跪在门前的青年面色惨白,眼眶却微微泛红,脸上分不清是泪还是汗,从额头汇聚到下巴,一滴一滴浑浊冰冷的液体滴在地上,混进那一滩小小的水渍中。

林涵的呼吸在颤抖,浓烈的水腥气包裹着他,但他没想吐了,他突然变得很勇敢。

“我想要一把钥匙。”他朝着柜子伸出手去。

实际上他什么都看不清,视线时而模糊时而混乱,他望向柜子里,只能看到白色粉色黑色混在一起,像一桶还没搅匀的油漆。

他的想象在里面画出了眼睛嘴巴和鼻子。

他的想象在动。

柜子塞得那样满,满到塞不进任何东西,只有一只手缓缓掉下来,掉进林涵的手里。

“客人”女人的声音很轻,很温柔,“客人您要的是这把钥匙吗?”

扁平的手微微张开,冰冷,滑腻,粉色的指甲轻轻刮过林涵的手心,一把钥匙从指缝中露出来。

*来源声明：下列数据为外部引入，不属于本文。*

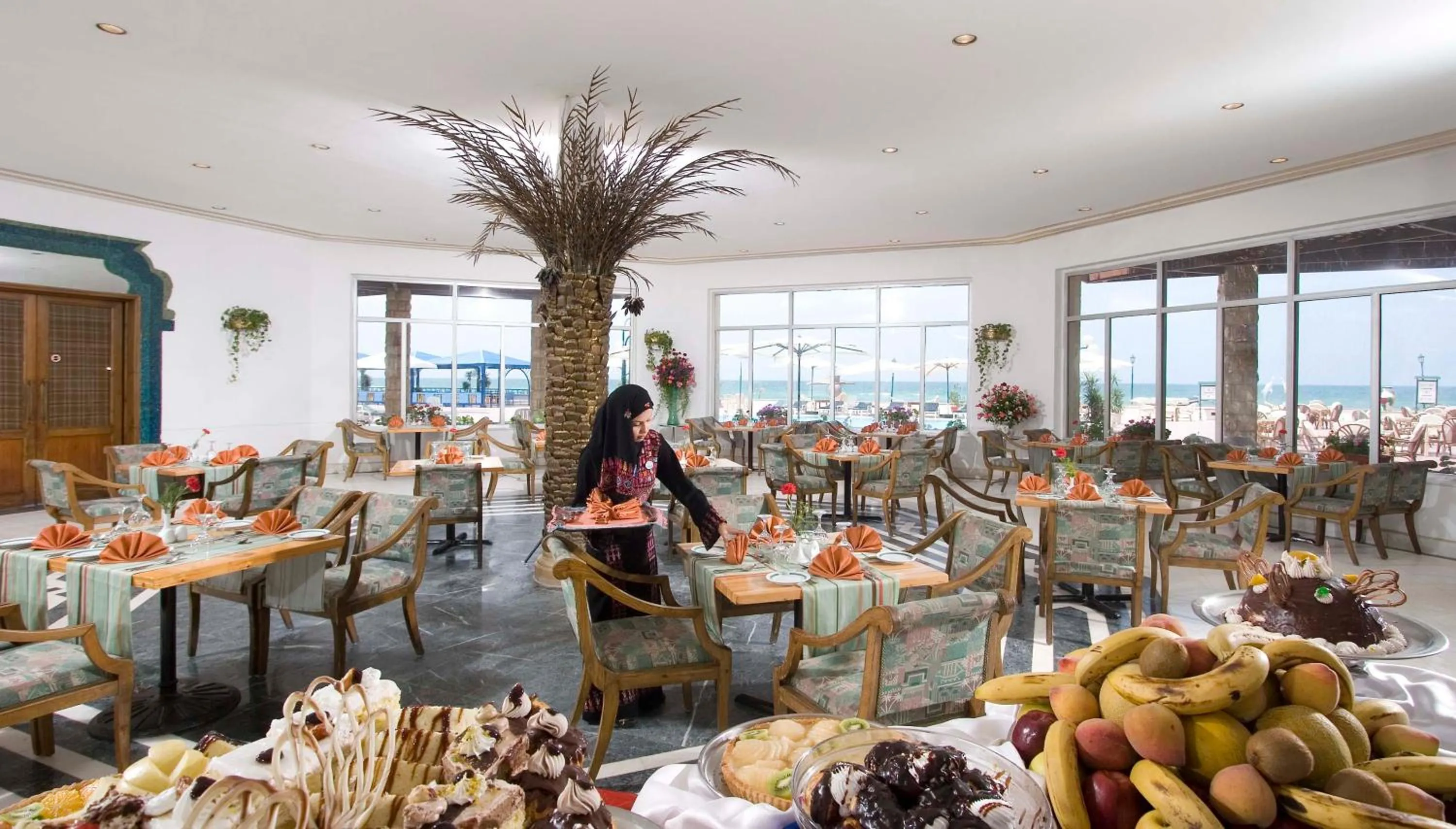 Meals in Retac El Arish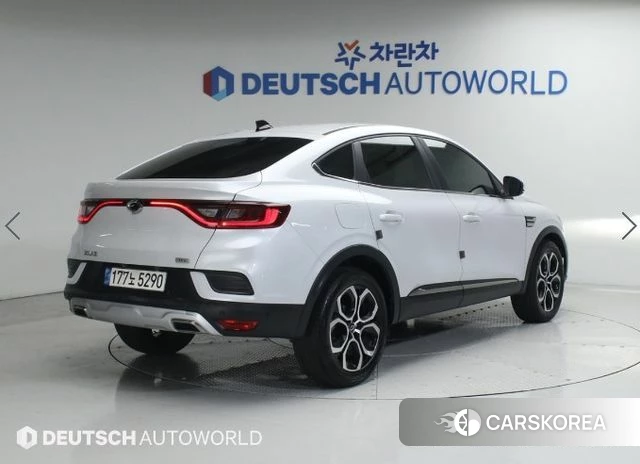 Renault Korea (Samsung) XM3 id 3799896 из Кореи 13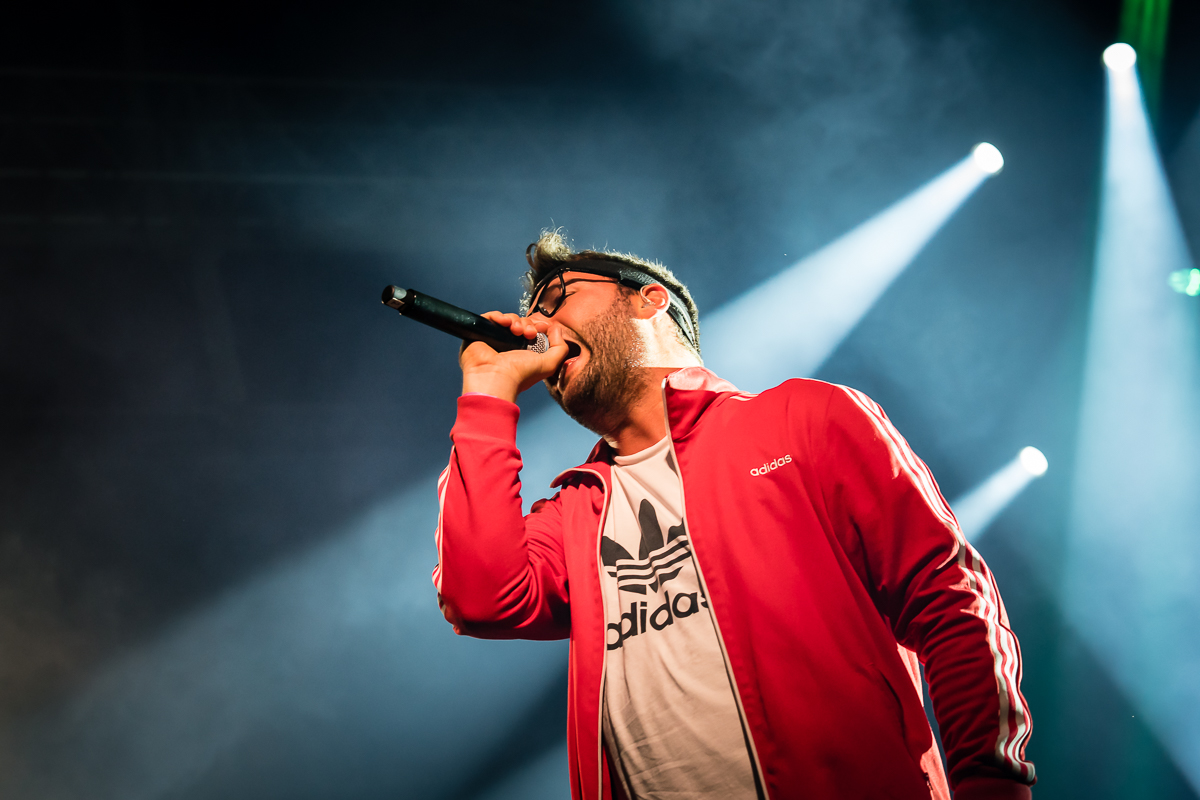 Bizkit Park @ Fonnefeesten, foto 20, foto's door Danny Wagemans - FrontView Magazine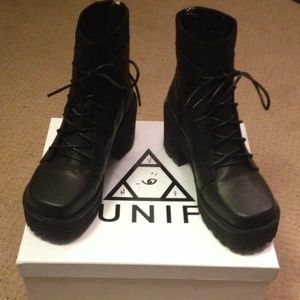 UNIF Reberb Boot
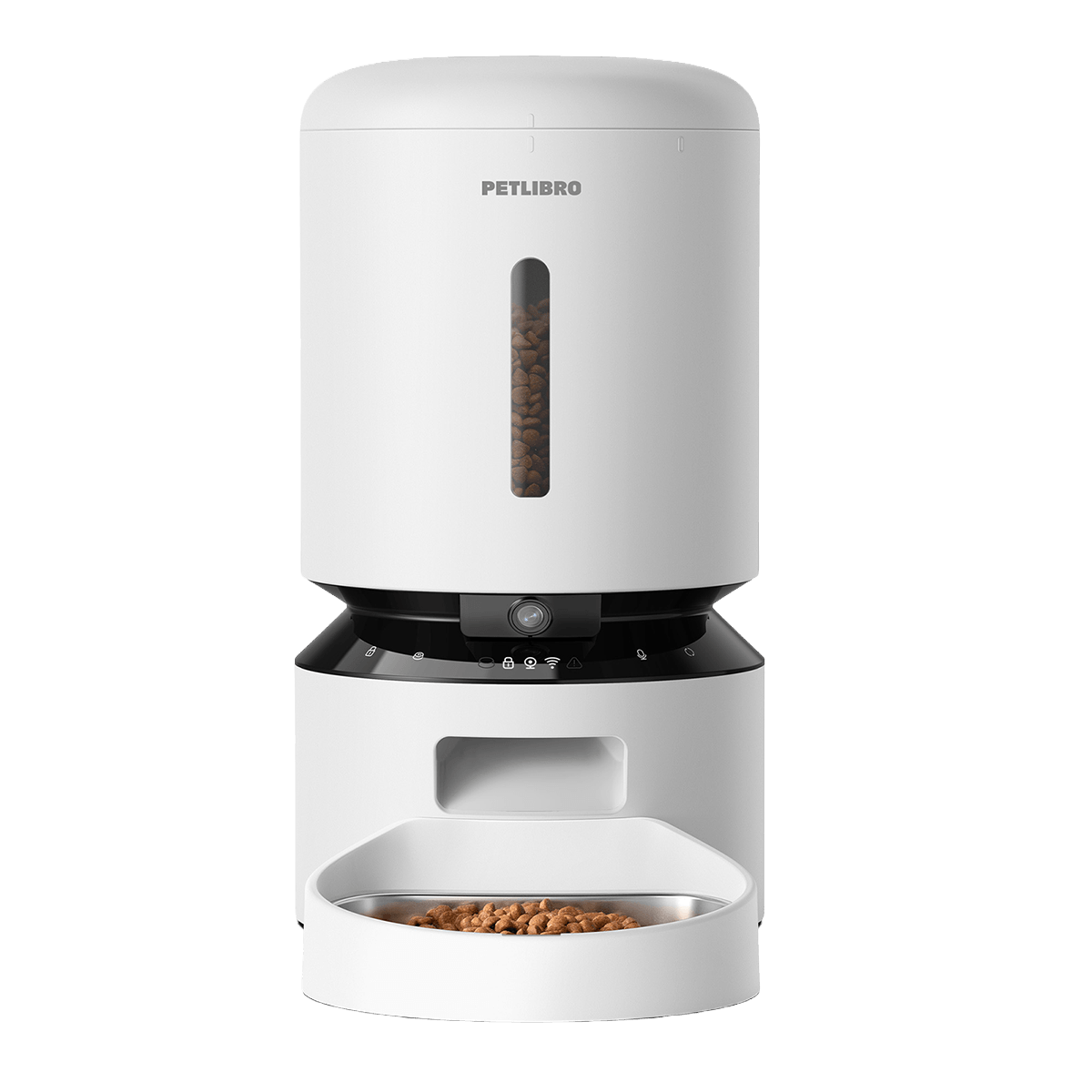 PETLIBRO GRANARY Αυτόματος Διανομέας Τροφής με Κάμερα 5Lt White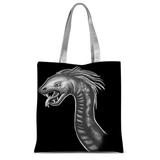 Serpent Classic Sublimation Tote Bag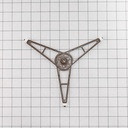 Microwave Turntable Assembly WB06X10549 CKD55522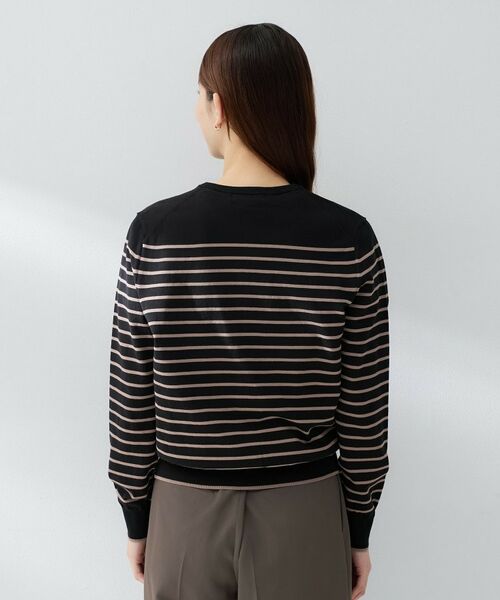 UNTITLED / アンタイトル カーディガン・ボレロ | コットンクルーネックカーディガン | 詳細28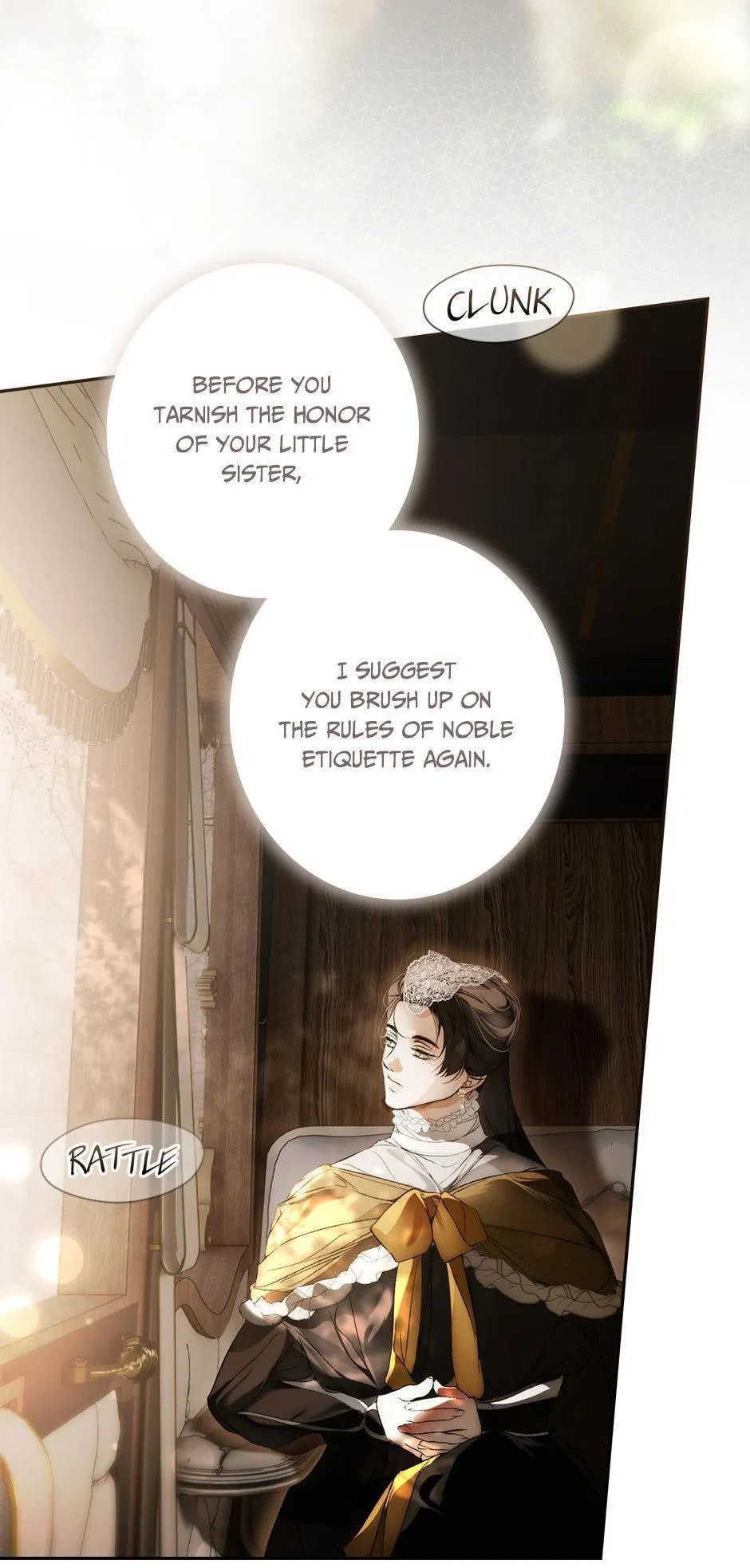 Secret Lady Chapter 106 – Page 39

没有胶布,没有脏污,它被水泡得锃亮,冰冷的金属几乎将林涵的手冻僵。

周围的一切都在降温,林涵呼出的气变成了白色的雾,他跪在地上,那摊小小的水渍浸透了他的裤腿,结上细细碎碎的冰,将他固定在原地。

好重。

不是钥匙的重量,是那只手越来越重。

它渐渐丰盈起来,变成女人纤细的手,乳白色的皮肤没有一丝瑕疵,但它又渐渐有了瑕疵,身体的重量在向这只手倾斜,将它撑得越来越大,撑出皮肤撕裂的粉色纹路,撑得粉色的指甲发白,连弯曲都不能。

像一个灌满了水即将爆炸的橡胶手套。

女人的头在向外伸,她的声音依然很轻,依然很温柔:“客人”

林涵把另一只手放到那只快要到大到极限的手上,这只手的体温也在瞬息间被汲取干净了,林涵的手臂上冒出一片鸡皮疙瘩,开始控制不住地颤抖。

“你想出来吗?”林涵轻声问,“我帮你。”

他看起来快要倒下去了,但还是强撑着跪在那里,弯曲的脊背快扛不住他低垂的头颅,嘴里呼出的白气在他的睫毛上凝成霜。

周围还是那么冷,但女人的动作停住了。

她张着凹陷的嘴,她的头已经塌下去,她什么话都说不出来,但她快要失去水分的眼睛死死盯着林涵,一秒都没有移开。

林涵抖着嗓子重复:“你想出来,我就帮你出来。”

他说了第二遍,又说了第三遍。

女人不说话。

她只是那样静静地盯着林涵,眼眶里突然淌下两滴泪。

压着林涵的手的重量消失了,那把冰冷的钥匙静静地躺在林涵的手心,也再没有之前刺骨的寒意。

女人缩回了柜子里,她的动作很慢,但确实缩回去了。

她的手变成最开始那扁扁的模样,她的脸被重新填满,眼眶也高起来,只有鼻尖还是塌塌的,但能看出来是个年轻的女人,眼睛下面还有一小片雀斑。

她看着林涵,莹亮起来的眼睛眨了眨,眼眶里都是眼泪,是干净透明的眼泪。

她咧开嘴笑,还是有粉色的液体从鼻腔里淌下来,一路流进她的嘴巴里,她还是笑着说话:“客人我不出出去了。”

不远处传来“砰”一声,林涵下意识望过去,是门发出的巨响,门里的鬼要冲出来,闻几乎已经挡不住了,门把手就快转开。

林涵直接站起来,捏着钥匙就朝门口跑去。

他跑的时候听到旁边细小的声音。

“客人谢谢你”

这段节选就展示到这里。